New Delhi: India’s new laws on surrogacy, meant to prevent exploitative practices, still do not fully recognise the surrogate’s rights to full economic, medical, legal, and physical protection, says legal scholars and gender activists. This lack of reproductive justice also extends to discriminatory rules on who deserves to be a parent through surrogacy.
The two laws passed in December 2021 – the Surrogacy (Regulation) Act, 2021, and the Assisted Reproductive Technology (Regulation) Act, 2021 – have been in the making for nearly 13 years.
Surrogacy is an assisted reproductive method where the embryo is implanted into the reproductive system of a third person, and its framework has been debated across the world (here and here) on ethical, legal and medical grounds and is currently allowed in only 10 countries including India.
The fundamental criticism against surrogacy is that it tends to be exploitative and violative of human rights because it commodifies women’s bodies – most surrogates come from poor and marginalised homes and have little bargaining power. However, it is also argued that if it is regulated and surrogates get the rights they are entitled to, surrogacy can be treated as a form of labour that can transform traditional and patriarchal notions of family.

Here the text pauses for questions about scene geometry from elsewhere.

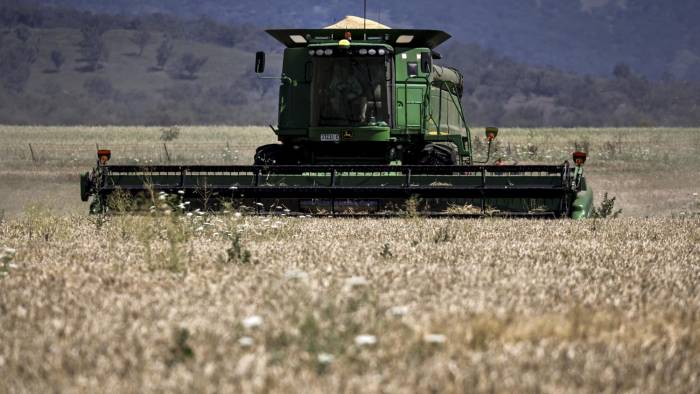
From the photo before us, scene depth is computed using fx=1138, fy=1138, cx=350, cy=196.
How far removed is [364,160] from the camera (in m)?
16.7

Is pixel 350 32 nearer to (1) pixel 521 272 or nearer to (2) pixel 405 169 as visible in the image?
(2) pixel 405 169

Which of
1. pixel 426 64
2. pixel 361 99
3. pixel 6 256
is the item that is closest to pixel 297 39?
pixel 361 99

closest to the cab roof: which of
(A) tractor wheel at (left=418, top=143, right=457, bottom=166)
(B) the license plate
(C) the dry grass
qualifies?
(B) the license plate

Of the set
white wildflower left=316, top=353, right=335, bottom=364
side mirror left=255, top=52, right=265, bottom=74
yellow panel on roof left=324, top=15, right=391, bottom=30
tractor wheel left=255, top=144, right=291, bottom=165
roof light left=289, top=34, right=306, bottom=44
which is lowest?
white wildflower left=316, top=353, right=335, bottom=364

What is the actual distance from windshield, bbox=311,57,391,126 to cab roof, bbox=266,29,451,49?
18.0 inches

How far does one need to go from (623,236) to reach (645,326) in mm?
5762

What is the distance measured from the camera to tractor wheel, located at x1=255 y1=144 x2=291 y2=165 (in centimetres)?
1686

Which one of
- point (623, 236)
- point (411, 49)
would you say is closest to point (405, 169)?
point (411, 49)

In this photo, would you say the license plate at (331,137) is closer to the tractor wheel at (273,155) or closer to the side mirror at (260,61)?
the tractor wheel at (273,155)

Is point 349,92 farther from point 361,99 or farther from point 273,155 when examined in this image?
point 273,155

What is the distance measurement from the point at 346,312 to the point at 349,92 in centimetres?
1148

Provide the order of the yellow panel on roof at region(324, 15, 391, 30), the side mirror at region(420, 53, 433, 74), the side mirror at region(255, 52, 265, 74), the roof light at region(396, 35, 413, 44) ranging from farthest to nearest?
1. the yellow panel on roof at region(324, 15, 391, 30)
2. the roof light at region(396, 35, 413, 44)
3. the side mirror at region(420, 53, 433, 74)
4. the side mirror at region(255, 52, 265, 74)

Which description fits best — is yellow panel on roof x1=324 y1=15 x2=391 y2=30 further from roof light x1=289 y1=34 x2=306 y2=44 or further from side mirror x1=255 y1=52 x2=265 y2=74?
side mirror x1=255 y1=52 x2=265 y2=74

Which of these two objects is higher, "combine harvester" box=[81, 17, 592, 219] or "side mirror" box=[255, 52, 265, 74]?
"side mirror" box=[255, 52, 265, 74]
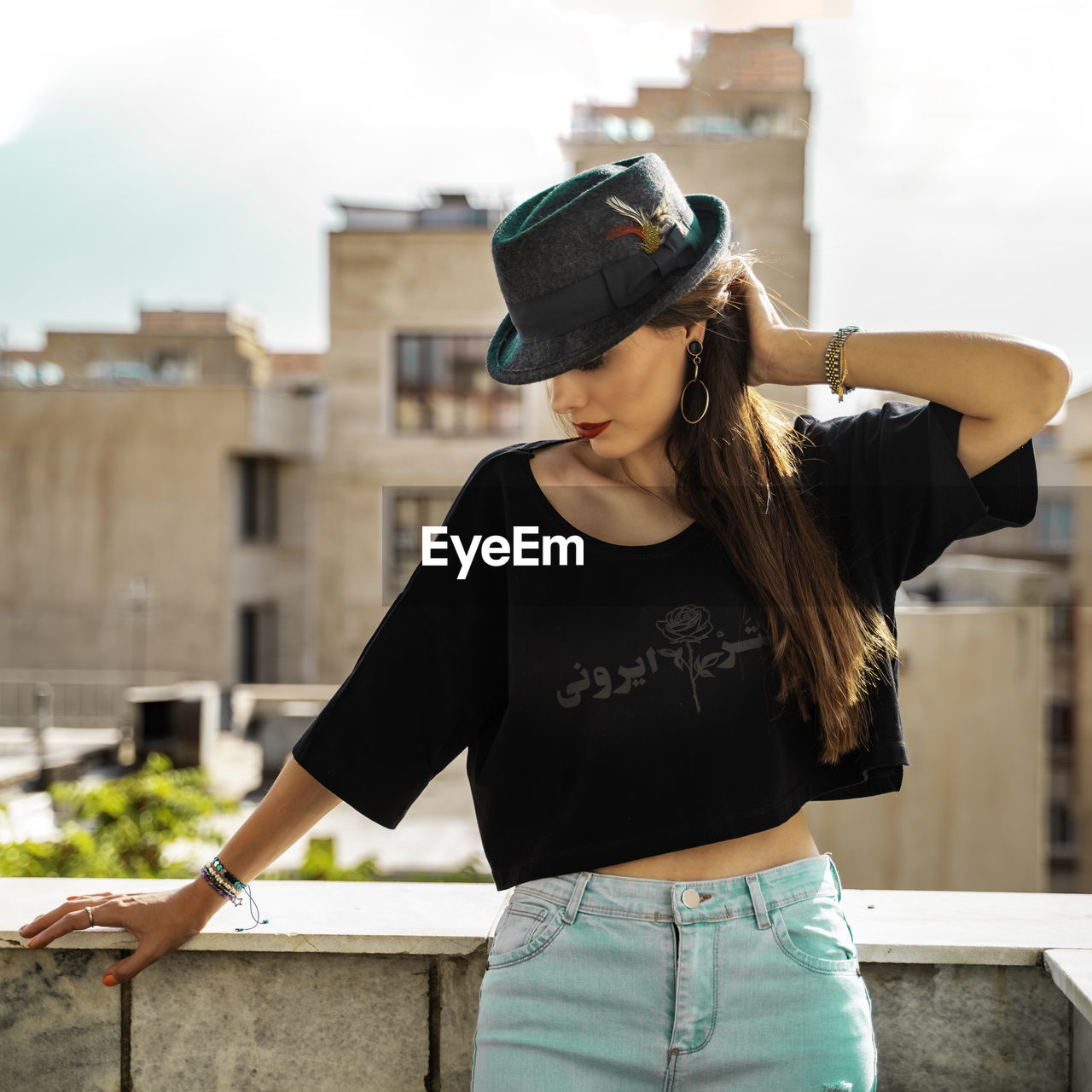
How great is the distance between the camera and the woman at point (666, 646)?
1140 mm

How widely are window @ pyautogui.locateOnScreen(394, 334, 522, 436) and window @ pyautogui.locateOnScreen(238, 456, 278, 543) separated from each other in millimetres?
3477

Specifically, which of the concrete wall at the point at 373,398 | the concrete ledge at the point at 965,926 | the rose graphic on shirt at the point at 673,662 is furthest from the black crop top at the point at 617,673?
the concrete wall at the point at 373,398

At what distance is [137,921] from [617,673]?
80cm

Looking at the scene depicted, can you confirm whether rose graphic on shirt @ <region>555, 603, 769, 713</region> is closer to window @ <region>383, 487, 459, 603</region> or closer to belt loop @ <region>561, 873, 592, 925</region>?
belt loop @ <region>561, 873, 592, 925</region>

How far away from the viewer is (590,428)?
50.2 inches

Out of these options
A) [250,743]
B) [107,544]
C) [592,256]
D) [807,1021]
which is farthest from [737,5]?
[107,544]

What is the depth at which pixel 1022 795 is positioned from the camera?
8.17 m

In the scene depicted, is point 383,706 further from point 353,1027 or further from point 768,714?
point 353,1027

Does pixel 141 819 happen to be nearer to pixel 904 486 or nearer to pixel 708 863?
pixel 708 863

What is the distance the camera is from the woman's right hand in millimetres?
1480

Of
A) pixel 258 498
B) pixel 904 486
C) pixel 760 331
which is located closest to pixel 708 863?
pixel 904 486

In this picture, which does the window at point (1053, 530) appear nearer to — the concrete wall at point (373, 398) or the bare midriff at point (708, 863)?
the concrete wall at point (373, 398)

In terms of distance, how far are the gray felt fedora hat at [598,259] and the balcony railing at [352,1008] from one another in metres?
0.88

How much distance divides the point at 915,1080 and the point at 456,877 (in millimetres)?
3440
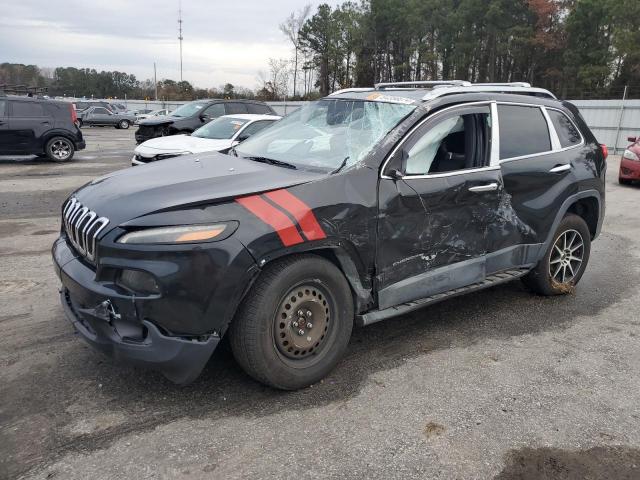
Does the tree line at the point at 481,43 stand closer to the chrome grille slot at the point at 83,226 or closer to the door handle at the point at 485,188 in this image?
the door handle at the point at 485,188

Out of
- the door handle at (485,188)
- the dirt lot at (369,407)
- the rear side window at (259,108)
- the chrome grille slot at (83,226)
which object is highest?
the rear side window at (259,108)

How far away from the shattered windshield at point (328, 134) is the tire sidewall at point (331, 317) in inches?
29.1

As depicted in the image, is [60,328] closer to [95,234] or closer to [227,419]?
[95,234]

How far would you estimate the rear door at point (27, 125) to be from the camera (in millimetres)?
13547

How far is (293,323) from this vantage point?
320 cm

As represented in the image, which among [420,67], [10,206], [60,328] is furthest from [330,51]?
[60,328]

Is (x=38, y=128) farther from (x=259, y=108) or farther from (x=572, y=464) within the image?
(x=572, y=464)

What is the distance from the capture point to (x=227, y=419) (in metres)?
3.01

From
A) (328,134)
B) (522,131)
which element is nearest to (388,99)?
(328,134)

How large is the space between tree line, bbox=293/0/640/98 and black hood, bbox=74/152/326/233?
3718cm

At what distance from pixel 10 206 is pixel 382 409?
26.6 feet

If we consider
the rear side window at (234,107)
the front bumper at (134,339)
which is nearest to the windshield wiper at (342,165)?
the front bumper at (134,339)

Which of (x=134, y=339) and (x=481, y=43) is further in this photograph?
(x=481, y=43)

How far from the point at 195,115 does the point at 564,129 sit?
11.6 metres
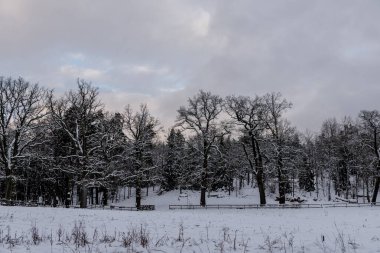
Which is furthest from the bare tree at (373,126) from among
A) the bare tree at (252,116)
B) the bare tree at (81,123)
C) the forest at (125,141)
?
the bare tree at (81,123)

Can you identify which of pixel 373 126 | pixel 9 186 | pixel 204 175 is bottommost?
pixel 9 186

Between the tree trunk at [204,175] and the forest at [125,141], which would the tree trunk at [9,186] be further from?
the tree trunk at [204,175]

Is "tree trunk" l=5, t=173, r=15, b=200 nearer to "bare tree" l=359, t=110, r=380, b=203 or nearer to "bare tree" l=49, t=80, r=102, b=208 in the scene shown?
"bare tree" l=49, t=80, r=102, b=208

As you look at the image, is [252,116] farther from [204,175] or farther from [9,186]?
[9,186]

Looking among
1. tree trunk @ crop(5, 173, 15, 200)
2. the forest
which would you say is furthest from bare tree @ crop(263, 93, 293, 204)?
tree trunk @ crop(5, 173, 15, 200)

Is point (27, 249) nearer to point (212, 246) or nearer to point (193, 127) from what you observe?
point (212, 246)

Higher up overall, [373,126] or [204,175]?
[373,126]

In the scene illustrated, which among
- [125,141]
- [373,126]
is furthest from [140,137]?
[373,126]

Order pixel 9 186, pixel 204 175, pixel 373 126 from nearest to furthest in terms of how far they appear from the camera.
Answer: pixel 9 186, pixel 204 175, pixel 373 126

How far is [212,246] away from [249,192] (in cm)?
7752

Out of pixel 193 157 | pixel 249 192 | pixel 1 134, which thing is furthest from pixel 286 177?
pixel 249 192

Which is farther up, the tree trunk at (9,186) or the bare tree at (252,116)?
the bare tree at (252,116)

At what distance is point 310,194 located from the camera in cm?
8206

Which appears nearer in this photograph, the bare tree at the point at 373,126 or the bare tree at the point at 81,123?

“The possible reason for the complete ban is to avoid the exploitation of surrogates and egg donors in India like they did 10 years ago. But a complete ban is untenable, not on the grounds of right to livelihood, but on the grounds that it would lead to unregulated, illegal markets,” said Prabha Kotiswaran, professor of law and social justice at King’s College, London.
India chose to neither ban surrogacy nor open it completely under its new laws, and instead declared that it must be an entirely non-commercial practice with only payments for basic medical and other prescribed expenses to the surrogate. It also requires a 36-month insurance coverage, including for postpartum complications. The surrogate also must be informed of all the side-effects and after-effects of the procedure and her written consent be taken only after she makes an informed decision.
The laws also lay down conditions on who gets to be parents through surrogacy, excluding same-sex couples and other members of the LGBTQI+ community, single men, single women who are neither widowed nor divorced or are widowed and/or divorced but are under 35 or over 45 years of age, couples suffering from secondary infertility or outside a certain age bracket.
These exclusions and restrictions are being currently challenged in petitions before the Supreme Court on the grounds that they are violative of fundamental rights under the Constitution and impose a state-sanctioned family planning and reproduction model.
“The two laws, though well intended, limit the scope of the Acts to married heterosexual couples and a small category of women — divorced or widowed, which are further qualified by age brackets. Such a limited scope of application excludes a large category of persons from accessing parenthood and thus strikes at the fundamental rights of these persons,” said Rohin Bhatt, a lawyer and a queer and human rights activist.